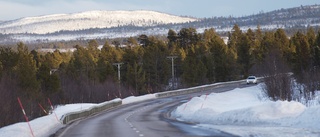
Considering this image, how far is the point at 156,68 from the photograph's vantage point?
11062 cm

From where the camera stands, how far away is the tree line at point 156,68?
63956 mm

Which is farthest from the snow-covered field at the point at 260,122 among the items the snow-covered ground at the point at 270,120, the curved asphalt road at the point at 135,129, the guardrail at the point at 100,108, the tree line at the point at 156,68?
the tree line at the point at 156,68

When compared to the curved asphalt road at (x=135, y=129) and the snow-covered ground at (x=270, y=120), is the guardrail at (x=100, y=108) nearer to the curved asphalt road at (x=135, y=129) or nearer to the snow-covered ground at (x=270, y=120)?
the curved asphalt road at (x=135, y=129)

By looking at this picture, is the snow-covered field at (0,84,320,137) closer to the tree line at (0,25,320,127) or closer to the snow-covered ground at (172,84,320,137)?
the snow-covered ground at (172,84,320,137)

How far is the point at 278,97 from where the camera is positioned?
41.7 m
____
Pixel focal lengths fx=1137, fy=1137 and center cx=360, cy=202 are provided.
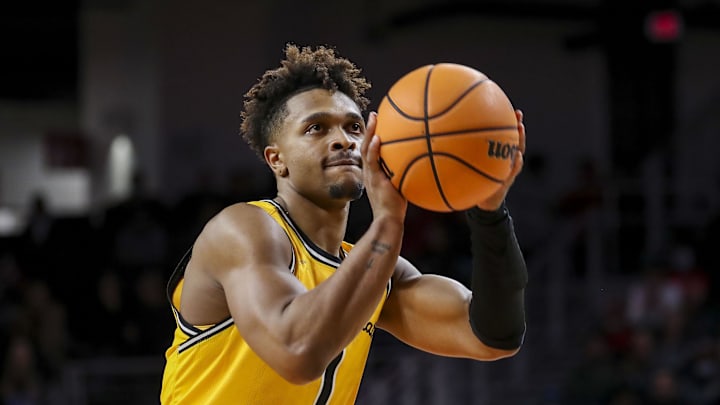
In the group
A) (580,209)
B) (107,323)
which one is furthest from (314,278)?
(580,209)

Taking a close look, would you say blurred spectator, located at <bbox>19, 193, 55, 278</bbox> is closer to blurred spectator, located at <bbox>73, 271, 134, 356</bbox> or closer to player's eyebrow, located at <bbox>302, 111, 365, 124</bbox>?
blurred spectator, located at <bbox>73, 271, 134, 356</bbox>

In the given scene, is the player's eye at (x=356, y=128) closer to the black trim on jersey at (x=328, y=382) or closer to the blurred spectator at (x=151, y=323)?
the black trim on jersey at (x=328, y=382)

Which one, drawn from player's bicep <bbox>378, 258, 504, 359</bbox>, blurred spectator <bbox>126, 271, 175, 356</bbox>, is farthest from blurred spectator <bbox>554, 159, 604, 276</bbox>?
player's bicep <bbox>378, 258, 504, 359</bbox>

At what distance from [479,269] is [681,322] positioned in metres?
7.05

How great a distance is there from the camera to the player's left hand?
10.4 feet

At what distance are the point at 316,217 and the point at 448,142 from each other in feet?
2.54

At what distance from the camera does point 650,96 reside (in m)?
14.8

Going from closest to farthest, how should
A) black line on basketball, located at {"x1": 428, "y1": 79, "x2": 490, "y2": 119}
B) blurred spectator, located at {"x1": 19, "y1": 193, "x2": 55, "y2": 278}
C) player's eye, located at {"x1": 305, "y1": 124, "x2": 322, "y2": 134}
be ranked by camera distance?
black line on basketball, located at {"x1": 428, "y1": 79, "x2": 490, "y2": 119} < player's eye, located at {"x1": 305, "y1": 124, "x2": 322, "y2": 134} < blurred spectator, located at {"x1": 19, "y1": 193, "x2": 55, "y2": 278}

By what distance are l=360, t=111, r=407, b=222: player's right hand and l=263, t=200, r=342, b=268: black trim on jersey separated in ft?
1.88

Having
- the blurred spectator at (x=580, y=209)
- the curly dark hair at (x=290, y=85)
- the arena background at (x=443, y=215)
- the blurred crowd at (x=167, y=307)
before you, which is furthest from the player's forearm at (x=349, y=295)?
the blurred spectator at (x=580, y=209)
____
Pick out every line in the listing above that contains the word "player", and copy each of those lines in full.

Taking a close look, would you say blurred spectator, located at <bbox>19, 193, 55, 278</bbox> is closer to blurred spectator, located at <bbox>73, 271, 134, 356</bbox> or closer to player's eyebrow, located at <bbox>302, 111, 365, 124</bbox>?
In the given scene, is the player's eye at (x=356, y=128) closer to the black trim on jersey at (x=328, y=382) or closer to the blurred spectator at (x=151, y=323)?
Which one, drawn from player's bicep <bbox>378, 258, 504, 359</bbox>, blurred spectator <bbox>126, 271, 175, 356</bbox>, is farthest from blurred spectator <bbox>554, 159, 604, 276</bbox>?
player's bicep <bbox>378, 258, 504, 359</bbox>
How great a distance is there from the camera to the player's left hand?
C) player's eye, located at {"x1": 305, "y1": 124, "x2": 322, "y2": 134}
black line on basketball, located at {"x1": 428, "y1": 79, "x2": 490, "y2": 119} < player's eye, located at {"x1": 305, "y1": 124, "x2": 322, "y2": 134} < blurred spectator, located at {"x1": 19, "y1": 193, "x2": 55, "y2": 278}
By what distance are l=360, t=111, r=407, b=222: player's right hand and l=263, t=200, r=342, b=268: black trim on jersey separated in ft?
before you, which is furthest from the player's forearm at (x=349, y=295)?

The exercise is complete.